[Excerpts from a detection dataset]
++++++++++++++++++++
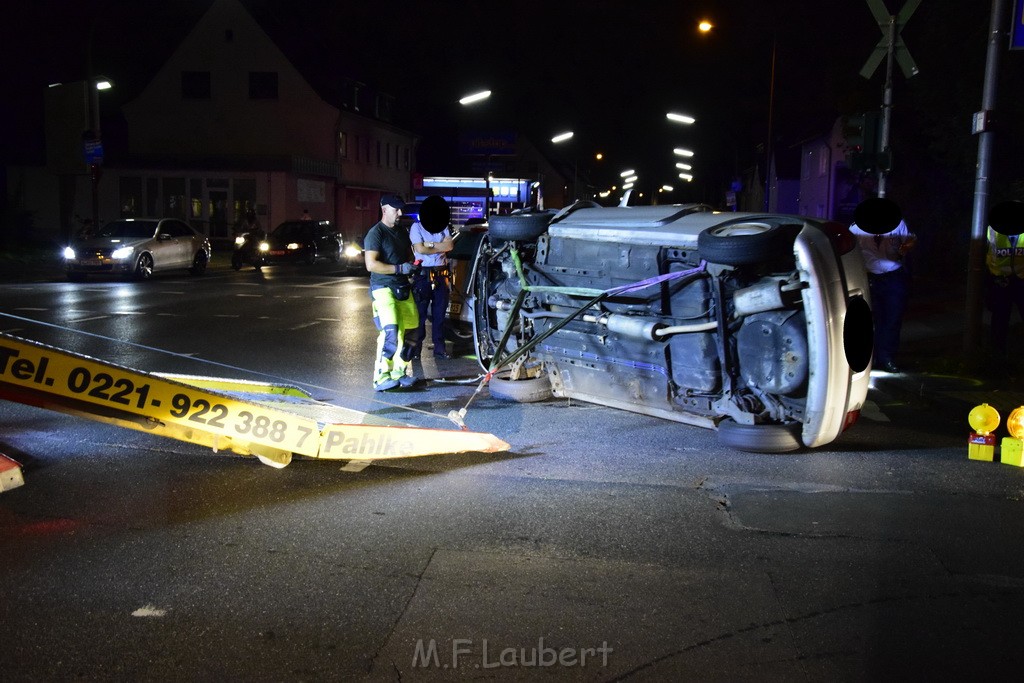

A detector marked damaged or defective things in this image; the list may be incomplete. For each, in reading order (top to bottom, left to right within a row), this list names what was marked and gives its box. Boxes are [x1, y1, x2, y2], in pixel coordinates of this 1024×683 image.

overturned white car [468, 203, 876, 454]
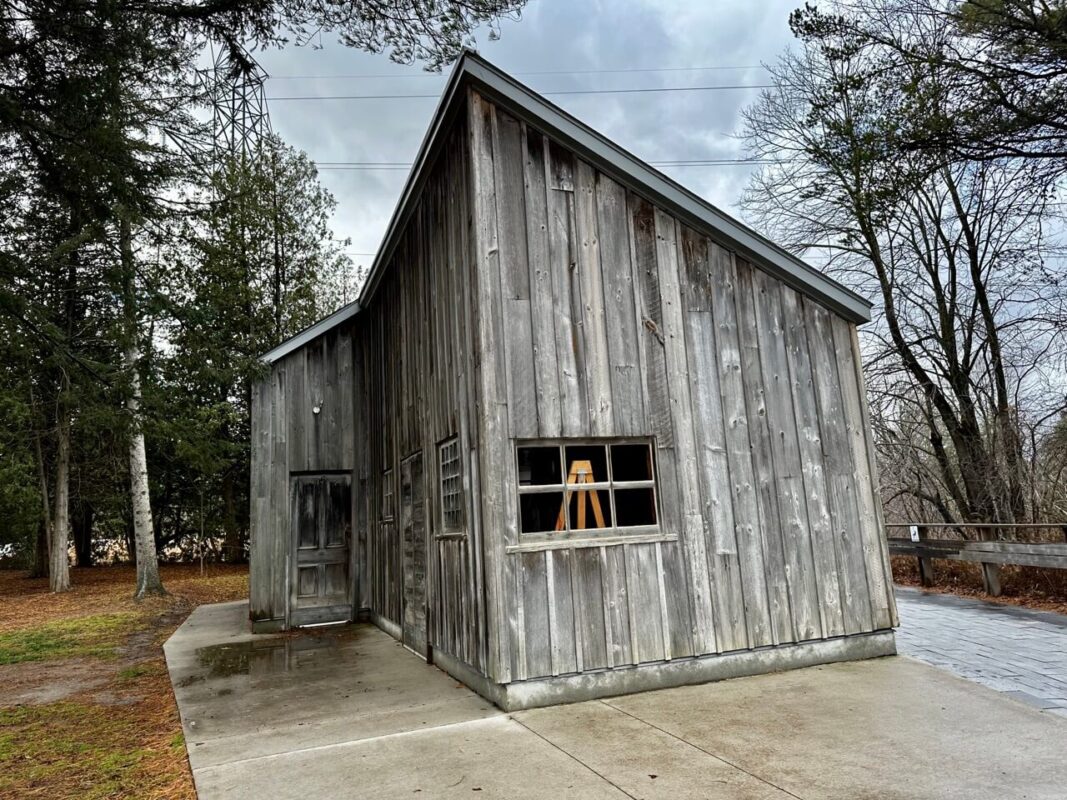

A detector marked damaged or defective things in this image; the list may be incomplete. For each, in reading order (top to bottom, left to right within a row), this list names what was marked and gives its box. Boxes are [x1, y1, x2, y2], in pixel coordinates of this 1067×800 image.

broken window pane [518, 445, 567, 488]
broken window pane [614, 445, 653, 482]
broken window pane [518, 492, 563, 535]
broken window pane [614, 488, 653, 526]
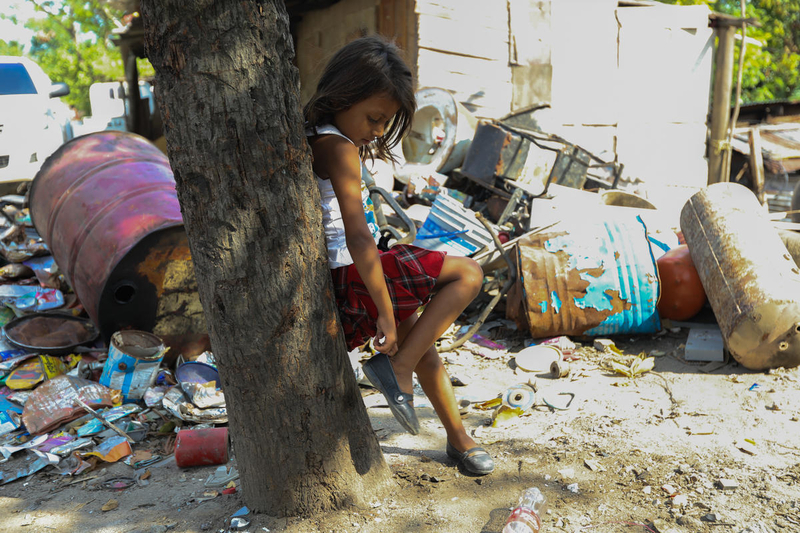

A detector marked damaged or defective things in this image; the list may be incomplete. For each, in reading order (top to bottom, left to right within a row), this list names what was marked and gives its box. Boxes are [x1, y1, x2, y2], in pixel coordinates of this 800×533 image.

rusty oil drum [29, 131, 208, 360]
rusty metal barrel [29, 131, 208, 360]
purple rusted drum [30, 131, 209, 360]
rusty metal barrel [680, 183, 800, 370]
rusty oil drum [680, 183, 800, 370]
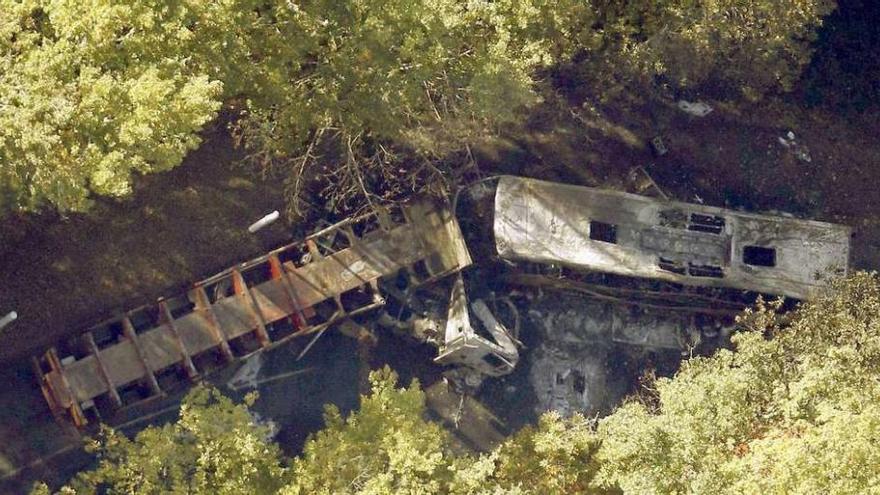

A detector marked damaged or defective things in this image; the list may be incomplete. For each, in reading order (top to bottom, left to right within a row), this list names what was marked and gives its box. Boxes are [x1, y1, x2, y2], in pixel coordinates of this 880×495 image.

charred wreckage [31, 176, 848, 428]
fire damage [31, 177, 848, 430]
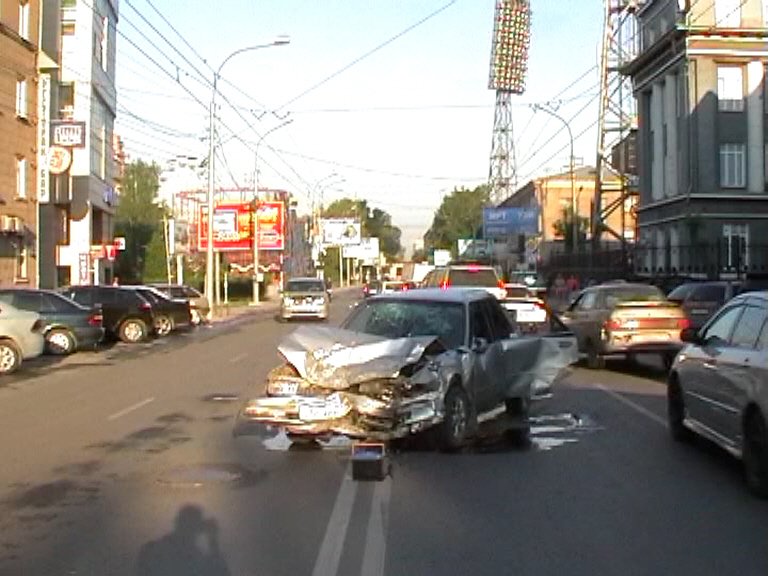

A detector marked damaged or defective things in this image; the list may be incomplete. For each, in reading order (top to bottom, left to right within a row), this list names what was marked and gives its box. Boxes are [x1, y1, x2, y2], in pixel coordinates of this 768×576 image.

shattered windshield [344, 300, 464, 348]
crumpled car hood [280, 326, 440, 390]
crashed silver sedan [238, 288, 576, 450]
detached front bumper [240, 388, 444, 440]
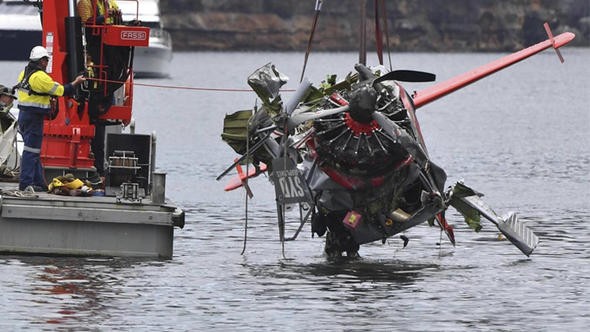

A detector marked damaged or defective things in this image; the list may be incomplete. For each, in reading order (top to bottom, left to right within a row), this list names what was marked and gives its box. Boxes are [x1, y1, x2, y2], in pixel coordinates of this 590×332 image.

wrecked seaplane [220, 13, 576, 258]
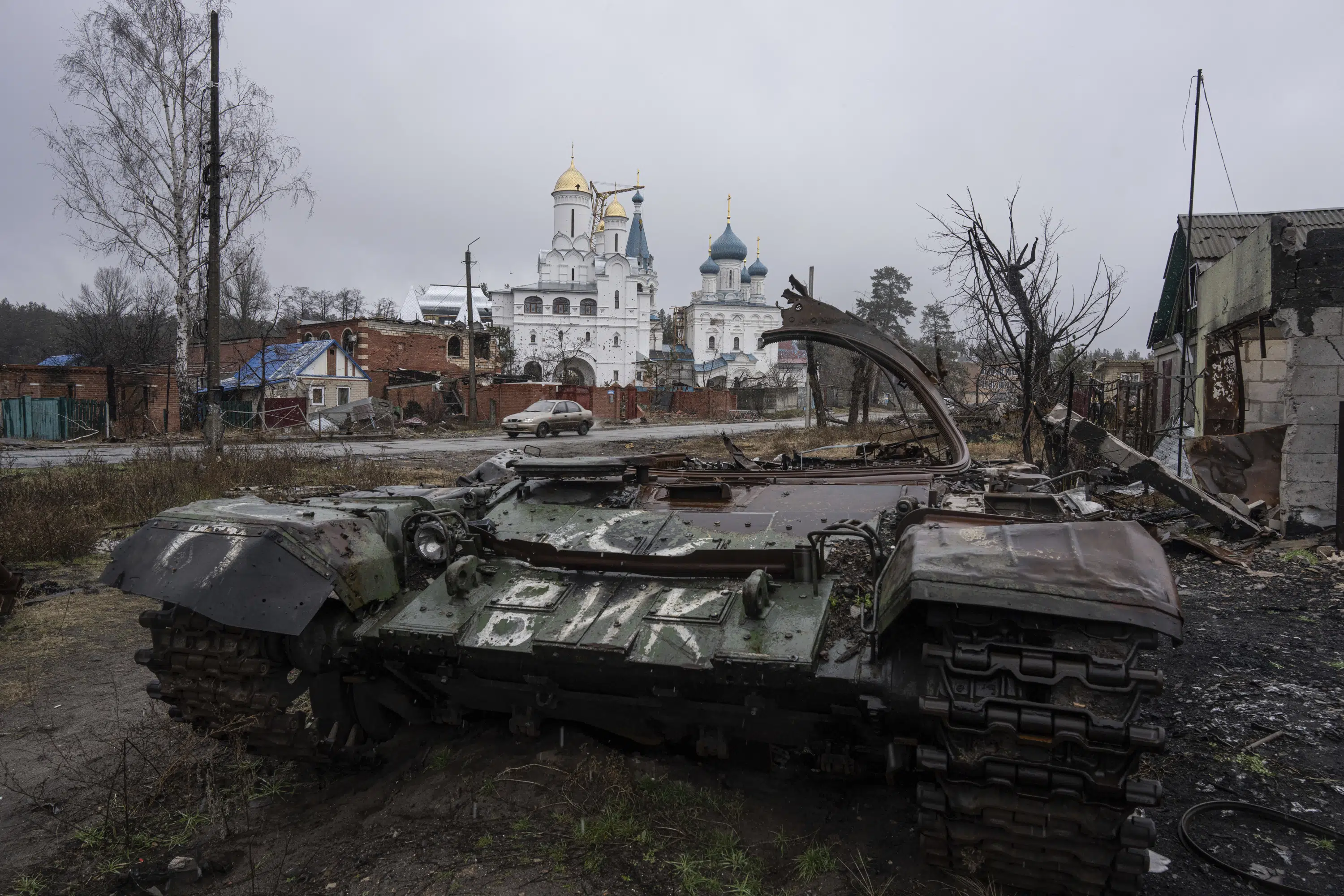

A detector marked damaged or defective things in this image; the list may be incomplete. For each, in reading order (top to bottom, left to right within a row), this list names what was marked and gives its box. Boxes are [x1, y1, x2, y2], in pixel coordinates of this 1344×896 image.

burned vehicle [105, 281, 1176, 896]
rusted metal [1183, 423, 1290, 509]
damaged house [1147, 210, 1344, 530]
damaged building [1147, 210, 1344, 530]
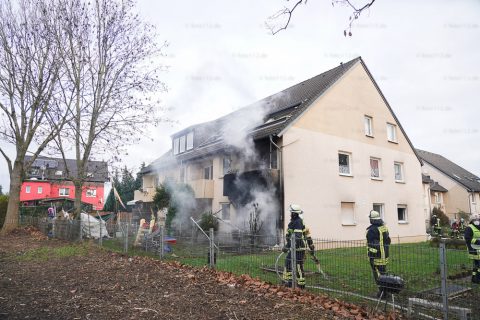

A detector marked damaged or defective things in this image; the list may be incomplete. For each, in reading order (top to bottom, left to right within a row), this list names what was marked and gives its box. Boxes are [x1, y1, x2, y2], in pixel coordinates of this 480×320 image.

burned house facade [137, 57, 426, 241]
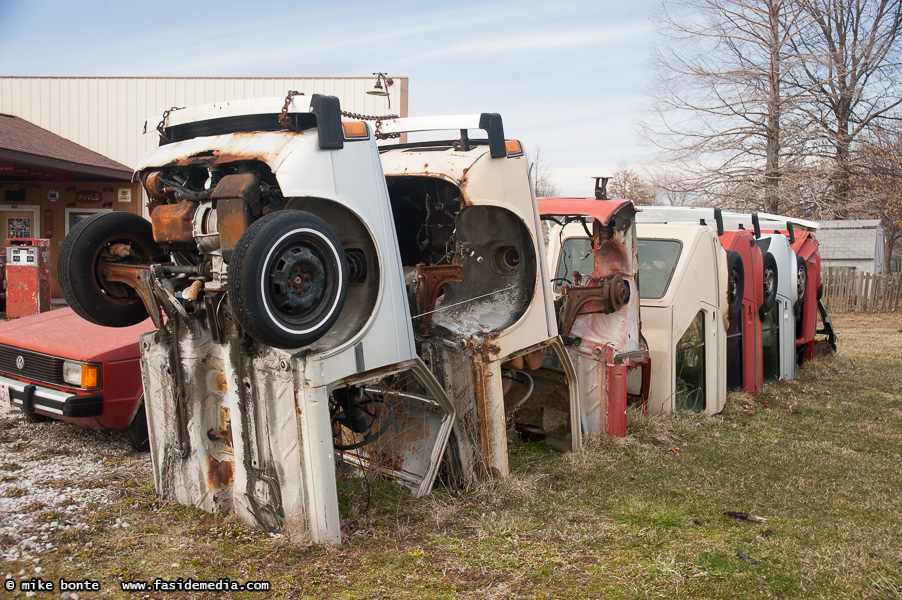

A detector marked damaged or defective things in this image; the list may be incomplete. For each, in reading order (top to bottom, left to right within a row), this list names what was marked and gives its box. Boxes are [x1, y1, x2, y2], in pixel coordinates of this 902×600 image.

rusty chain [156, 106, 185, 142]
rusted car body [57, 92, 462, 544]
rusted car body [378, 119, 584, 480]
rusted car body [536, 195, 648, 438]
rusted car body [640, 223, 732, 414]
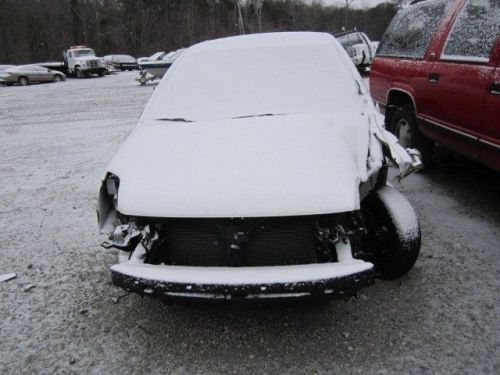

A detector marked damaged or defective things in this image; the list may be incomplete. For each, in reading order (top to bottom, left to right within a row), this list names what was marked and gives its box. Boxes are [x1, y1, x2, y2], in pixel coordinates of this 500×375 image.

damaged car [96, 31, 422, 302]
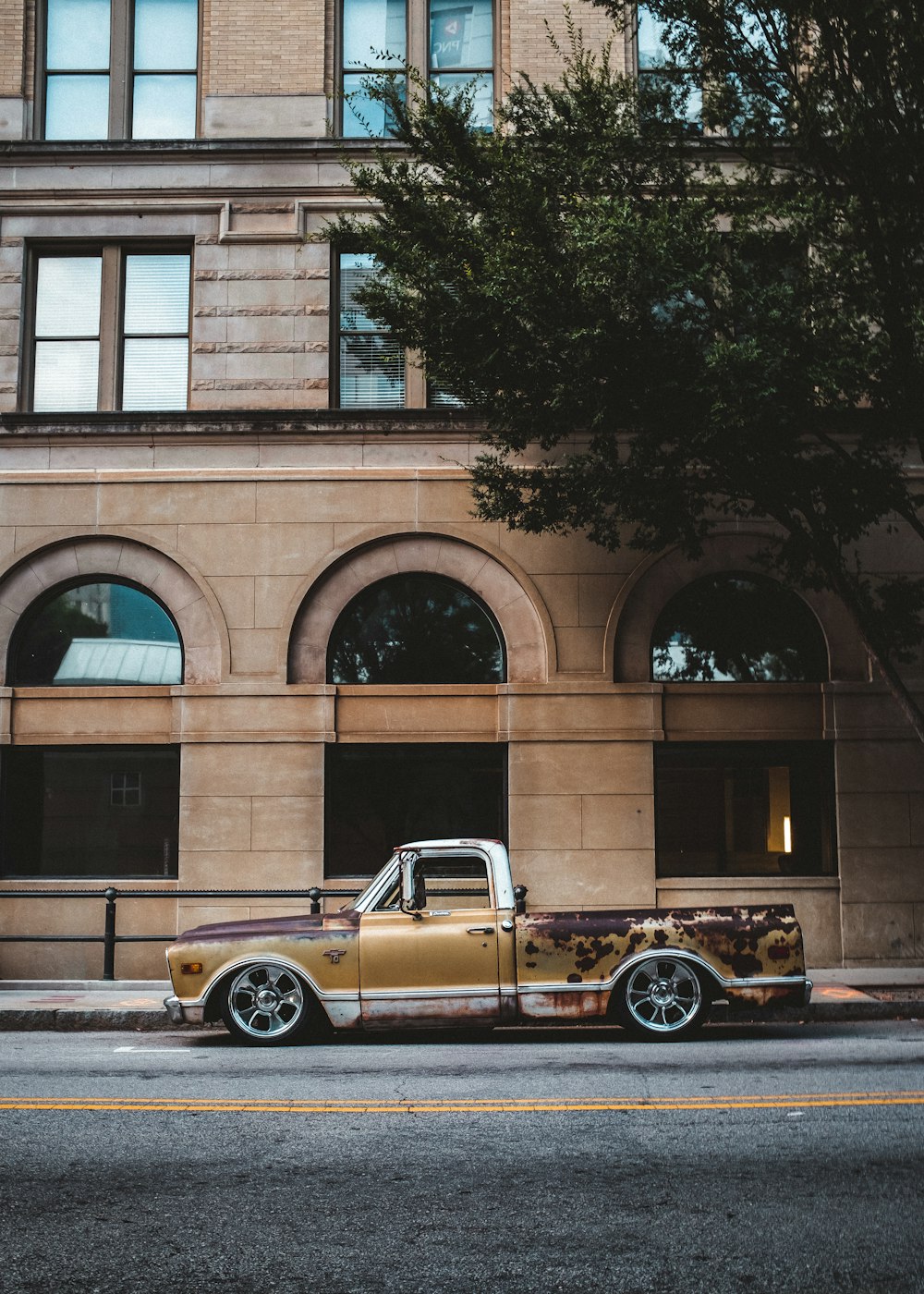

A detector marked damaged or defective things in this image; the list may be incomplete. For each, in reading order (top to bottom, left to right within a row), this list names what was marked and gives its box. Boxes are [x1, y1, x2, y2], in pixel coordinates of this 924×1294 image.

rusted pickup truck [163, 839, 813, 1043]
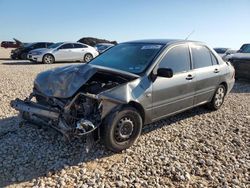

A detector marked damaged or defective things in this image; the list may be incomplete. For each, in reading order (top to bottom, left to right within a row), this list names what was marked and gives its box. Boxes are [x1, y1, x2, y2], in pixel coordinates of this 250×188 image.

detached bumper piece [9, 92, 101, 138]
crumpled hood [34, 63, 97, 97]
damaged silver sedan [10, 39, 235, 152]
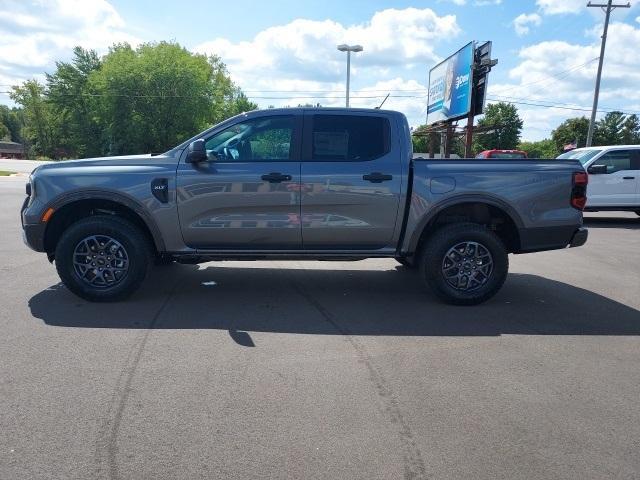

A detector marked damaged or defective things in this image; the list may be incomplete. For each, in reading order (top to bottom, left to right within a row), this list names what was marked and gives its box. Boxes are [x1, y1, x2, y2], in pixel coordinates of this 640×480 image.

pavement crack [94, 280, 180, 480]
pavement crack [292, 274, 428, 480]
++++++++++++++++++++
# REQUIREMENTS
Reproduce every item above with "reading order" swapped for "scan order" and nothing else altered. Omit the pictures from your answer.

# SOLUTION TO THE PROBLEM
A detector marked damaged or defective things in this image; the list may be incomplete. For each, in scan order (top to bottom, left to right within a row), this list names what was marked and gives its box. Boxes are [x1, y1, x2, y2], in pixel coordinates of this 1024×683 image.

overturned white car [468, 203, 876, 454]

A detector marked damaged or defective things in this image; the list may be incomplete. For each, in scan order (top to bottom, left to right within a row), this list names what was marked and gives its box. Boxes are [x1, y1, x2, y2], in pixel coordinates of this 1067×800 image.

broken window pane [518, 445, 567, 488]
broken window pane [614, 445, 653, 482]
broken window pane [518, 492, 563, 535]
broken window pane [614, 488, 653, 526]

A detector marked damaged or defective things in this image; the list may be incomplete. For each, in scan order (top to bottom, left to right within a row), this list names what was marked and gives its box. Boxes are [x1, y1, x2, y2], in pixel coordinates of this 800×533 image.

rusty oil drum [29, 131, 208, 360]
rusty metal barrel [29, 131, 208, 360]
purple rusted drum [30, 131, 209, 360]
rusty metal barrel [680, 183, 800, 370]
rusty oil drum [680, 183, 800, 370]

A detector marked damaged or defective things in this image; the list may be incomplete. For each, in scan order (top to bottom, left to right within a row), this list names what was marked and gives its box. Boxes are [x1, y1, x2, y2], in pixel coordinates of this 880×495 image.

charred wreckage [31, 176, 848, 428]
fire damage [31, 177, 848, 430]

A detector marked damaged or defective things in this image; the list may be incomplete. For each, in scan order (top to bottom, left to right within a row), this list names what was marked and gives its box. Boxes are [x1, y1, x2, y2], in pixel coordinates of this 768×576 image.

shattered windshield [344, 300, 464, 348]
crumpled car hood [280, 326, 440, 390]
crashed silver sedan [238, 288, 576, 450]
detached front bumper [240, 388, 444, 440]

A detector marked damaged or defective things in this image; the list may be incomplete. For each, in scan order (top to bottom, left to right within a row), this list names what was marked and gives its box. Boxes are [x1, y1, x2, y2], in pixel coordinates of this 590×332 image.

wrecked seaplane [220, 13, 576, 258]

A detector marked damaged or defective things in this image; the list may be incomplete. For each, in scan order (top to bottom, left to right within a row), this list names what was marked and gives its box. Boxes are [x1, y1, x2, y2], in pixel coordinates of this 1344×896 image.

burned vehicle [105, 281, 1176, 896]
rusted metal [1183, 423, 1290, 509]
damaged house [1147, 210, 1344, 530]
damaged building [1147, 210, 1344, 530]

A detector marked damaged or defective things in this image; the list may be incomplete. For each, in scan order (top to bottom, left to right within a row), this list names what was marked and gives its box. Boxes are [x1, y1, x2, y2], in pixel coordinates of this 480×320 image.

burned house facade [137, 57, 426, 241]

A detector marked damaged or defective things in this image; the list may be incomplete. For each, in scan order (top to bottom, left to right within a row), this list names what was marked and gives its box. Boxes are [x1, y1, x2, y2], in pixel coordinates of this 902×600 image.

rusty chain [156, 106, 185, 142]
rusted car body [57, 92, 462, 544]
rusted car body [378, 119, 584, 480]
rusted car body [536, 195, 648, 438]
rusted car body [640, 223, 732, 414]

A detector marked damaged or defective things in this image; the list may be incomplete. For each, in scan order (top to bottom, left to right within a row), this list names what was marked and gives its box. Boxes are [x1, y1, x2, y2], in pixel coordinates of this 500×375 image.

damaged car [96, 31, 422, 302]

A detector marked damaged or defective things in this image; the list may be incomplete. For each, in scan order (top to bottom, left to right within a row), this list names what was marked and gives its box. Boxes are [x1, y1, x2, y2], in pixel coordinates of this 924×1294 image.

rusted pickup truck [163, 839, 813, 1043]

A detector marked damaged or defective things in this image; the list may be incomplete. For each, in scan order (top to bottom, left to right within a row), this list names what was marked and gives its box. Boxes are [x1, y1, x2, y2], in pixel coordinates of this 250×188 image.

detached bumper piece [9, 92, 101, 138]
crumpled hood [34, 63, 97, 97]
damaged silver sedan [10, 39, 235, 152]

A detector marked damaged or defective things in this image; the list may be incomplete. For each, in scan order (top to bottom, left to right within a row), this list names what was marked and gives its box. Boxes are [x1, y1, x2, y2], in pixel coordinates of this 640×480 image.

pavement crack [94, 280, 180, 480]
pavement crack [292, 274, 428, 480]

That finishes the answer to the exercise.